> [What the task requires] Transcribe the lines of the records starting with the one that has "What is the distance between" in it and ending with the last, and transcribe nothing else.

Records of spatial reasoning questions
>>>>>

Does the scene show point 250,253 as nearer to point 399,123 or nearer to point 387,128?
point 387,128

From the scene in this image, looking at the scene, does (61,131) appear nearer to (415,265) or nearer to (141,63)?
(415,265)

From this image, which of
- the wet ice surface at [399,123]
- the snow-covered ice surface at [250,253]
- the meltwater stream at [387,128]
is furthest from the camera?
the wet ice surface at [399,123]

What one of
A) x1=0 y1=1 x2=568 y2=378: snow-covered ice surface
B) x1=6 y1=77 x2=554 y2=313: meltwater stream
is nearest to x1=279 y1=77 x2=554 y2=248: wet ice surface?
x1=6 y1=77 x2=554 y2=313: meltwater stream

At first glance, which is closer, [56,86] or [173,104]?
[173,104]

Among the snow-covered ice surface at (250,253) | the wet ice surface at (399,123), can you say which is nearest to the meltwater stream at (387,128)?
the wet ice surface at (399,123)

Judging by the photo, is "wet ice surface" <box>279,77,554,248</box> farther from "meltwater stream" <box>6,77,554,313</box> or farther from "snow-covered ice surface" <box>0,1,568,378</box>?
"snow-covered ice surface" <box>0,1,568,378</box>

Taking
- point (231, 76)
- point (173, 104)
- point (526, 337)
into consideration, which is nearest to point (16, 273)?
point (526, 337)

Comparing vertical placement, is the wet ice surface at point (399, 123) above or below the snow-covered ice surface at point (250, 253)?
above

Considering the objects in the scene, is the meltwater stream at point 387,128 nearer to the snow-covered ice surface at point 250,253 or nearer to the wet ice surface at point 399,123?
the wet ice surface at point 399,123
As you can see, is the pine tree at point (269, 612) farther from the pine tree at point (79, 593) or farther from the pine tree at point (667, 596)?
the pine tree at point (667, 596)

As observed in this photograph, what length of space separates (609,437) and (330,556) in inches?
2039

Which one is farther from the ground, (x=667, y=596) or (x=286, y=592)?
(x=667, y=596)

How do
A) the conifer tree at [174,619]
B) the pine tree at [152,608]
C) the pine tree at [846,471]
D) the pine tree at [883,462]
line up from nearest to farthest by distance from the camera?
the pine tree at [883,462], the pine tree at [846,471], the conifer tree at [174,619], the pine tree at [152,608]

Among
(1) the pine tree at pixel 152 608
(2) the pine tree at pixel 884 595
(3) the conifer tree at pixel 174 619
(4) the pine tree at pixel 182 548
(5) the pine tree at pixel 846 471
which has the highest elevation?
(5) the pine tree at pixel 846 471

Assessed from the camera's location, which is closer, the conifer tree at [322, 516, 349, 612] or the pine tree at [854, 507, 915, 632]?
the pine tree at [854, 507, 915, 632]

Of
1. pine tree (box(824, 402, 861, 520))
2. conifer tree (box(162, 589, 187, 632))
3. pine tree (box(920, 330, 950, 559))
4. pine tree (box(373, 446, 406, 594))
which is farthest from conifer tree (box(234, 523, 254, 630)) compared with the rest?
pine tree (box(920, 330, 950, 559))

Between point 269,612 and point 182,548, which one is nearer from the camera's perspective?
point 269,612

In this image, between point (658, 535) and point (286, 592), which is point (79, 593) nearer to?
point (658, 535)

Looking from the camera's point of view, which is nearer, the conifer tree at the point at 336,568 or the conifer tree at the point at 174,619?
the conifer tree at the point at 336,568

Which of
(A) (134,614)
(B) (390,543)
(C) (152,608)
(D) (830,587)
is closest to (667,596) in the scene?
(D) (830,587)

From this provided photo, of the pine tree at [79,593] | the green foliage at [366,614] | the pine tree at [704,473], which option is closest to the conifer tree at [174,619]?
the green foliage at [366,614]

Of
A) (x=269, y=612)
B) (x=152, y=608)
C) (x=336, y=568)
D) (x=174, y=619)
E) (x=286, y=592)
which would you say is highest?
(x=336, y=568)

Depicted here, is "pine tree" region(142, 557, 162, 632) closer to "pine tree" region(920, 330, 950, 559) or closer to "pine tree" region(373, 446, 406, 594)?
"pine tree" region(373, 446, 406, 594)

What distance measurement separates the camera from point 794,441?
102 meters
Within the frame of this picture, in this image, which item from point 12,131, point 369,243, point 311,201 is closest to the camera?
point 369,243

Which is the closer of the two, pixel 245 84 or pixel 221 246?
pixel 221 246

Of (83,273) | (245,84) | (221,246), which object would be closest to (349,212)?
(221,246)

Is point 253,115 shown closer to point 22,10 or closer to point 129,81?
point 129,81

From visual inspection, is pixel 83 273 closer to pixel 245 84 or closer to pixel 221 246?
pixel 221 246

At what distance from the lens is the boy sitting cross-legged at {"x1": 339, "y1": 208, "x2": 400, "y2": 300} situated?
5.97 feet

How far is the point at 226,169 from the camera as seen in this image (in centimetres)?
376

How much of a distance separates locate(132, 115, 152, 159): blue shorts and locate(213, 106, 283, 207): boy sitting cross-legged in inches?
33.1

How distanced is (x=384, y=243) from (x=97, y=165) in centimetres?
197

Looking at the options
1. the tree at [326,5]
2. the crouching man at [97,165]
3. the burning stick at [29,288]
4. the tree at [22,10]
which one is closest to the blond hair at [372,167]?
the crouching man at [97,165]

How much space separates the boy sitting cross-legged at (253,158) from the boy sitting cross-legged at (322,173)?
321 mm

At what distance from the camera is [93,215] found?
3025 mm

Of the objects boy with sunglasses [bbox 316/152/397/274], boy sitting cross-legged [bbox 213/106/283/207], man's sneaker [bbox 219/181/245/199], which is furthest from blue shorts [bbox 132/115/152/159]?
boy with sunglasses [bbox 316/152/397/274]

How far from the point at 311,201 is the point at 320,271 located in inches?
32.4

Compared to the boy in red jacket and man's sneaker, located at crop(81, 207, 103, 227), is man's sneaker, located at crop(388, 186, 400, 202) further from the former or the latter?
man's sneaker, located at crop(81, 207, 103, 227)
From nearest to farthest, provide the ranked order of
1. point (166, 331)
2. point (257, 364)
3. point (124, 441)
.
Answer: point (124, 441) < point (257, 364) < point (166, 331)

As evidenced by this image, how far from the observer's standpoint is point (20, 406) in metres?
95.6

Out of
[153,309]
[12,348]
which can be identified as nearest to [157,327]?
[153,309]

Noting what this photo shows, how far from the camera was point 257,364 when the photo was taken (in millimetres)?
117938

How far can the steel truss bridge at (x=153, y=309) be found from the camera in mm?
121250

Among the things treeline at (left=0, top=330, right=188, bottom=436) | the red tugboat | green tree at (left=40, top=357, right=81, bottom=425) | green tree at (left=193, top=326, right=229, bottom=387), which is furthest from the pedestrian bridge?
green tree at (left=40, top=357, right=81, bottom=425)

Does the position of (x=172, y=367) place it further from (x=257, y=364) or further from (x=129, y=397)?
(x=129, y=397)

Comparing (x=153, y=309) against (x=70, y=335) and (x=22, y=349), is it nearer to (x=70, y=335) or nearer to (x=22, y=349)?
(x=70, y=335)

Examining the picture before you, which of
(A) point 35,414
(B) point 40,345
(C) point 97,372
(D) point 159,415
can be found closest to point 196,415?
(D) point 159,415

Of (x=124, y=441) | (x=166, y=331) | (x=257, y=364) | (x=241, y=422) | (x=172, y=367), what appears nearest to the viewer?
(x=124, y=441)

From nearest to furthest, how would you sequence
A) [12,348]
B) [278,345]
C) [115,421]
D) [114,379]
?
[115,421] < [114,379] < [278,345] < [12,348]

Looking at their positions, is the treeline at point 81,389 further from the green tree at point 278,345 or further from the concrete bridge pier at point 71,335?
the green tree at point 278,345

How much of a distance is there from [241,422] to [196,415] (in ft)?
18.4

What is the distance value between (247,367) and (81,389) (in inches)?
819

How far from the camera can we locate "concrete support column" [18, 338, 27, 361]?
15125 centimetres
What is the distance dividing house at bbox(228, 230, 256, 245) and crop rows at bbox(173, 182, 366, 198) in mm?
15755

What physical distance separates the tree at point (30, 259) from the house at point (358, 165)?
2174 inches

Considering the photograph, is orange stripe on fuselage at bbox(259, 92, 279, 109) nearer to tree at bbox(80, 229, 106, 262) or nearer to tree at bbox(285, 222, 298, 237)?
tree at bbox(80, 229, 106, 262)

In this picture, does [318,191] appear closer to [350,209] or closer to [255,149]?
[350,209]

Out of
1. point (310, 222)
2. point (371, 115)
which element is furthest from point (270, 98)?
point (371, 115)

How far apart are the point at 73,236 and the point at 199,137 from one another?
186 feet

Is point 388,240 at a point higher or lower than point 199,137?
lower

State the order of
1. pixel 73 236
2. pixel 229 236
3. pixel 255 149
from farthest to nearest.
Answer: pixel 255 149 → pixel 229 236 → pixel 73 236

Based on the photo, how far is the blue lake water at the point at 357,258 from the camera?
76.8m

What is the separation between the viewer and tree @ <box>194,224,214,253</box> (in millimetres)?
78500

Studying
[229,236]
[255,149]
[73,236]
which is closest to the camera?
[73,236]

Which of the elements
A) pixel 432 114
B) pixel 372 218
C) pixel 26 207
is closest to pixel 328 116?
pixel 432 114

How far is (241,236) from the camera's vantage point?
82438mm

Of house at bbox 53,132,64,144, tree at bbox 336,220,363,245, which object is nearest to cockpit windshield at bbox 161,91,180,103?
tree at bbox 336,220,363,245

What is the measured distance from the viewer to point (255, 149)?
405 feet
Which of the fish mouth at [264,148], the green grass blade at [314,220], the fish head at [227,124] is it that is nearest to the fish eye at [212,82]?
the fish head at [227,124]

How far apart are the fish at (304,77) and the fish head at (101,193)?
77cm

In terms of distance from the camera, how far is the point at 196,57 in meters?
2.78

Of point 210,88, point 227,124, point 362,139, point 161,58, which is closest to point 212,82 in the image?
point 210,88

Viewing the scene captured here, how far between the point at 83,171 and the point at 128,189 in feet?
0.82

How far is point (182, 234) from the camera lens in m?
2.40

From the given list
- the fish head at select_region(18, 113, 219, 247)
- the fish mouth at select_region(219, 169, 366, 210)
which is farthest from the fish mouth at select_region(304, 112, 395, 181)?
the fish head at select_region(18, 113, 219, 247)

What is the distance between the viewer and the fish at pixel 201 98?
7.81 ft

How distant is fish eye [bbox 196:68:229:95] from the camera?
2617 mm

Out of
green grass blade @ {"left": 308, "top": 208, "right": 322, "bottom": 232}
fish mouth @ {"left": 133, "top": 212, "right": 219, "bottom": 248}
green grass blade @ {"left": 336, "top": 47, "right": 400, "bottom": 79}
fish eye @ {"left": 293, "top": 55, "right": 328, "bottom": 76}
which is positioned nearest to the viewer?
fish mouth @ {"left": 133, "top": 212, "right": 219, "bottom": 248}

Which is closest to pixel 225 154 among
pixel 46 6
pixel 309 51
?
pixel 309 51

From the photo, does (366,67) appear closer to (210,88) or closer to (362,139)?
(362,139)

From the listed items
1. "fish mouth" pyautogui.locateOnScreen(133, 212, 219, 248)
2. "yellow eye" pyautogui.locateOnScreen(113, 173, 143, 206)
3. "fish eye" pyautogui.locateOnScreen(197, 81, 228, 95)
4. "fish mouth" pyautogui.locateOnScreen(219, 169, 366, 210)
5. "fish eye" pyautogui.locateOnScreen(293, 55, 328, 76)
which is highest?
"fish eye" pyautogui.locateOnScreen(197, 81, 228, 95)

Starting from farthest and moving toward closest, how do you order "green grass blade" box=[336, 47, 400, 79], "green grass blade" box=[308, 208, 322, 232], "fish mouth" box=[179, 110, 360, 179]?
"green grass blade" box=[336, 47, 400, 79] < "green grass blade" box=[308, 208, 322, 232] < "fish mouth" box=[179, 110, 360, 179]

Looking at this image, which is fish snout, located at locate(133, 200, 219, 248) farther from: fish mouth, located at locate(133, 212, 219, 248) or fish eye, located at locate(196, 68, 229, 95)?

<<<<<

> [Exercise solution]
What is the distance between the viewer and the fish at pixel 201 98?
7.81 ft

How distant is fish eye [bbox 196:68:229:95] from the camera?
2617 mm

Out of
green grass blade @ {"left": 308, "top": 208, "right": 322, "bottom": 232}
fish mouth @ {"left": 133, "top": 212, "right": 219, "bottom": 248}
green grass blade @ {"left": 336, "top": 47, "right": 400, "bottom": 79}
fish eye @ {"left": 293, "top": 55, "right": 328, "bottom": 76}
which is positioned nearest to the viewer?
fish mouth @ {"left": 133, "top": 212, "right": 219, "bottom": 248}

Which is closest to pixel 225 154 among
pixel 46 6
pixel 309 51
?
pixel 309 51

From the photo, does (366,67) appear closer to (210,88) or closer to (362,139)?
(362,139)

From the listed items
1. "fish mouth" pyautogui.locateOnScreen(133, 212, 219, 248)
2. "yellow eye" pyautogui.locateOnScreen(113, 173, 143, 206)
3. "fish eye" pyautogui.locateOnScreen(197, 81, 228, 95)
4. "fish mouth" pyautogui.locateOnScreen(219, 169, 366, 210)
5. "fish eye" pyautogui.locateOnScreen(293, 55, 328, 76)
which is highest?
"fish eye" pyautogui.locateOnScreen(197, 81, 228, 95)

Starting from farthest and moving toward closest, how do you order "green grass blade" box=[336, 47, 400, 79], "green grass blade" box=[308, 208, 322, 232], "fish mouth" box=[179, 110, 360, 179]?
"green grass blade" box=[336, 47, 400, 79] < "green grass blade" box=[308, 208, 322, 232] < "fish mouth" box=[179, 110, 360, 179]

Looking at this image, which is fish snout, located at locate(133, 200, 219, 248) farther from: fish mouth, located at locate(133, 212, 219, 248) or fish eye, located at locate(196, 68, 229, 95)?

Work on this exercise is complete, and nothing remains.